[Set task]: Write out the following lines word for word, omitting the pictures.

* START Recorded information *

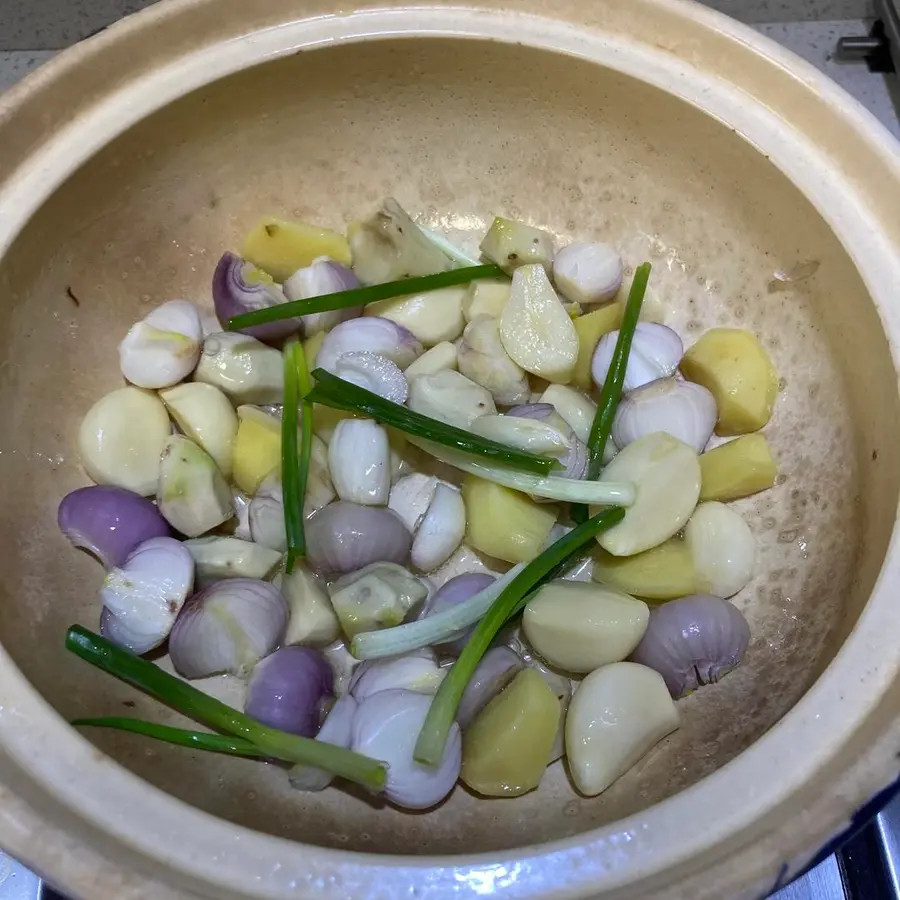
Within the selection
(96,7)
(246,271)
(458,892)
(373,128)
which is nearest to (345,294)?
(246,271)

* END Recorded information *

[Worked answer]:
Within the selection
(96,7)
(246,271)
(458,892)
(373,128)
which is nearest to (345,294)?
(246,271)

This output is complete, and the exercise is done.